■ **What the exercise asks**:
One part of the entries below is wanted: the lines from the one containing "A: Sequence-level." through the one containing "category: unidentified animal". Write those out exactly and nothing else.

■ **Recorded data**:
========
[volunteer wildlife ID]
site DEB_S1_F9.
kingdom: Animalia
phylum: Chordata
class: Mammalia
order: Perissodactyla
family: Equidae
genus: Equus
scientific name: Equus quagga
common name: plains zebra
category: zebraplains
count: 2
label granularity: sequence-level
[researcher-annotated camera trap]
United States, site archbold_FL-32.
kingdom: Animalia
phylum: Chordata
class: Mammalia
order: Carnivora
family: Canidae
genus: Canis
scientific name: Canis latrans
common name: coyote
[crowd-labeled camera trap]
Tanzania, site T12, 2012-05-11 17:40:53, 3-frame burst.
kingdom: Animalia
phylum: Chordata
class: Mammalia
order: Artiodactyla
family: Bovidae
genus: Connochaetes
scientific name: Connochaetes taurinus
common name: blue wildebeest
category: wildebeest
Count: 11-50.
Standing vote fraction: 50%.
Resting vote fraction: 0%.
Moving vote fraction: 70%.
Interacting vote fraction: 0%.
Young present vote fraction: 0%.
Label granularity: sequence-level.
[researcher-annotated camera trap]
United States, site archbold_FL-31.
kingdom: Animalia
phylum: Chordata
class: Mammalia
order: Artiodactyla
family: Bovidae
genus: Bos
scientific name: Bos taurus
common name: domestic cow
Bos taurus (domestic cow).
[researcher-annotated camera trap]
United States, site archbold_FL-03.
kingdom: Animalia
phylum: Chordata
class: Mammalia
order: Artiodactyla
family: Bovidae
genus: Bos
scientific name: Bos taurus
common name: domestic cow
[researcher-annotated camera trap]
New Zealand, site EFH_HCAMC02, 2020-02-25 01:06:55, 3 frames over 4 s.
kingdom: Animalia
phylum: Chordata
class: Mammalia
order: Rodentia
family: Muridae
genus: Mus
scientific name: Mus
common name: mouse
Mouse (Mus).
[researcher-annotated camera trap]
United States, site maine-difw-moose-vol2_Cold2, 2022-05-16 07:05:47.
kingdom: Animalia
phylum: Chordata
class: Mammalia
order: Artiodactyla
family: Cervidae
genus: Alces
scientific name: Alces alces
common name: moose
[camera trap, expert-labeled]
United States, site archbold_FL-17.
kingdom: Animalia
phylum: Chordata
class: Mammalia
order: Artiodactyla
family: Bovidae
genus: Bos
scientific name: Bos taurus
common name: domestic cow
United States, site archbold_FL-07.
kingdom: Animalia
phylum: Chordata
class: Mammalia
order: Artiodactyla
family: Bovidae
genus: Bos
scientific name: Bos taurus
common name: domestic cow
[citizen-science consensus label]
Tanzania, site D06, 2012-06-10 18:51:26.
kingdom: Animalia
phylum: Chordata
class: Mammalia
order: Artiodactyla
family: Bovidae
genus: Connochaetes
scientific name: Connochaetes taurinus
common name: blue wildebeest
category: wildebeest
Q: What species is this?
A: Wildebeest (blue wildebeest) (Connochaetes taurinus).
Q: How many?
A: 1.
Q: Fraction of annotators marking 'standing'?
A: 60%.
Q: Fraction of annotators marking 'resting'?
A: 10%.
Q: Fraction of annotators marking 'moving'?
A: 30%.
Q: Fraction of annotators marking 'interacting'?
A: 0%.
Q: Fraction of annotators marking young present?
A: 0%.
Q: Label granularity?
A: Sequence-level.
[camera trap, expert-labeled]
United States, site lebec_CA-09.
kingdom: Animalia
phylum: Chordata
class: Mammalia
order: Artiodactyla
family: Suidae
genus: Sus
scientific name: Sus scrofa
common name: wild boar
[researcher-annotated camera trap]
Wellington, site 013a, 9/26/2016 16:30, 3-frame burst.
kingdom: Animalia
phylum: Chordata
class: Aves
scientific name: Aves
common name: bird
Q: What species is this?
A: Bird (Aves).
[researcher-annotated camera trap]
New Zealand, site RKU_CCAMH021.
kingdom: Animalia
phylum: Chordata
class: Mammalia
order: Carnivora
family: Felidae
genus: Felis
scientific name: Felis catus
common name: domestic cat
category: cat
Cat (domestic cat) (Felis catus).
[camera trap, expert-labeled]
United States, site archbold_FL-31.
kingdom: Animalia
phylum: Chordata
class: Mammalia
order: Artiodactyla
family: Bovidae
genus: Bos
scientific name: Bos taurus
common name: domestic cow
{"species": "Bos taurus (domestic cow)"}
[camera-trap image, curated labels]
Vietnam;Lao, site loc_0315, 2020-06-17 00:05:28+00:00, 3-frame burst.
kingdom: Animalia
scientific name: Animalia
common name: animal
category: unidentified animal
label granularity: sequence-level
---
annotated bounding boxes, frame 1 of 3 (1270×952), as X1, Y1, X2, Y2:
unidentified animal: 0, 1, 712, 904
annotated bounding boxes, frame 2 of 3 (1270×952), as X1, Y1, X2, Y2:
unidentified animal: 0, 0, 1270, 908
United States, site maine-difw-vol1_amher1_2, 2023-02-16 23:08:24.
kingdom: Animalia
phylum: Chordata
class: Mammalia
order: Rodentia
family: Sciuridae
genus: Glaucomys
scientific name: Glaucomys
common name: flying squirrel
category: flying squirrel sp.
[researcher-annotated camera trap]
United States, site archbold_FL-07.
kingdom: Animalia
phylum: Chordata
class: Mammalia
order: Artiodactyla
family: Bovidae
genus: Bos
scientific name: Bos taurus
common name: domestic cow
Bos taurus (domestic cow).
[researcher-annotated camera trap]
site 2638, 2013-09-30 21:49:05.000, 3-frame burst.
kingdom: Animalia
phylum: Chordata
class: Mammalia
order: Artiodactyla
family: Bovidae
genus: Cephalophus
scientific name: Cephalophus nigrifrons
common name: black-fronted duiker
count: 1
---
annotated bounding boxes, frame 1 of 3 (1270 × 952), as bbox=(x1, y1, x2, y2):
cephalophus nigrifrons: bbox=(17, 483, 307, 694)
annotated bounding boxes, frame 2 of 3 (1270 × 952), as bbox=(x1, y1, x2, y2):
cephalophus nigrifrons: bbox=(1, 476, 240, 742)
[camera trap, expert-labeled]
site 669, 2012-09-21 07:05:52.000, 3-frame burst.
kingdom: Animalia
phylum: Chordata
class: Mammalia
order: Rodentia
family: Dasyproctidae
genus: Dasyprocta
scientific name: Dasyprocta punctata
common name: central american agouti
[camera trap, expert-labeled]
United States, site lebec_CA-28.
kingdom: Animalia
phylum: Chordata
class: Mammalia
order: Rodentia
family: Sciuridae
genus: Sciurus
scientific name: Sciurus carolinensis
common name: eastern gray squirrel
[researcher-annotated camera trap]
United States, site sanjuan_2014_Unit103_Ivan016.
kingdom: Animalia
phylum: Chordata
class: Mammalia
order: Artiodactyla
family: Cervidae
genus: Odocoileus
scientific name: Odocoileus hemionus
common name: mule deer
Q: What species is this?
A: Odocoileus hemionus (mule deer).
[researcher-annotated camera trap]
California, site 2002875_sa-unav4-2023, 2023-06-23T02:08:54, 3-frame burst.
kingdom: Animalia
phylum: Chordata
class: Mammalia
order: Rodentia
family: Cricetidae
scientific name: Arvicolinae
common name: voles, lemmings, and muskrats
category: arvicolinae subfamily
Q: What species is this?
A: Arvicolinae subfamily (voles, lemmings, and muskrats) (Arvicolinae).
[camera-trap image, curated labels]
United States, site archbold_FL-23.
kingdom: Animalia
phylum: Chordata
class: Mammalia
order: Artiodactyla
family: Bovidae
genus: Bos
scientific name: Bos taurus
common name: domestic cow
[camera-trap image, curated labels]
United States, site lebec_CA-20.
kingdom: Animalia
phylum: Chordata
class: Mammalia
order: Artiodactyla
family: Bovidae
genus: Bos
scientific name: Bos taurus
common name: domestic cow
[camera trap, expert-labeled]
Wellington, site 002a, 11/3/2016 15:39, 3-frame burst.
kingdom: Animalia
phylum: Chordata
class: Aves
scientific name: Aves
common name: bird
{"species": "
========
■ **Task solution**:
A: Sequence-level.
[camera trap, expert-labeled]
United States, site lebec_CA-09.
kingdom: Animalia
phylum: Chordata
class: Mammalia
order: Artiodactyla
family: Suidae
genus: Sus
scientific name: Sus scrofa
common name: wild boar
[researcher-annotated camera trap]
Wellington, site 013a, 9/26/2016 16:30, 3-frame burst.
kingdom: Animalia
phylum: Chordata
class: Aves
scientific name: Aves
common name: bird
Q: What species is this?
A: Bird (Aves).
[researcher-annotated camera trap]
New Zealand, site RKU_CCAMH021.
kingdom: Animalia
phylum: Chordata
class: Mammalia
order: Carnivora
family: Felidae
genus: Felis
scientific name: Felis catus
common name: domestic cat
category: cat
Cat (domestic cat) (Felis catus).
[camera trap, expert-labeled]
United States, site archbold_FL-31.
kingdom: Animalia
phylum: Chordata
class: Mammalia
order: Artiodactyla
family: Bovidae
genus: Bos
scientific name: Bos taurus
common name: domestic cow
{"species": "Bos taurus (domestic cow)"}
[camera-trap image, curated labels]
Vietnam;Lao, site loc_0315, 2020-06-17 00:05:28+00:00, 3-frame burst.
kingdom: Animalia
scientific name: Animalia
common name: animal
category: unidentified animal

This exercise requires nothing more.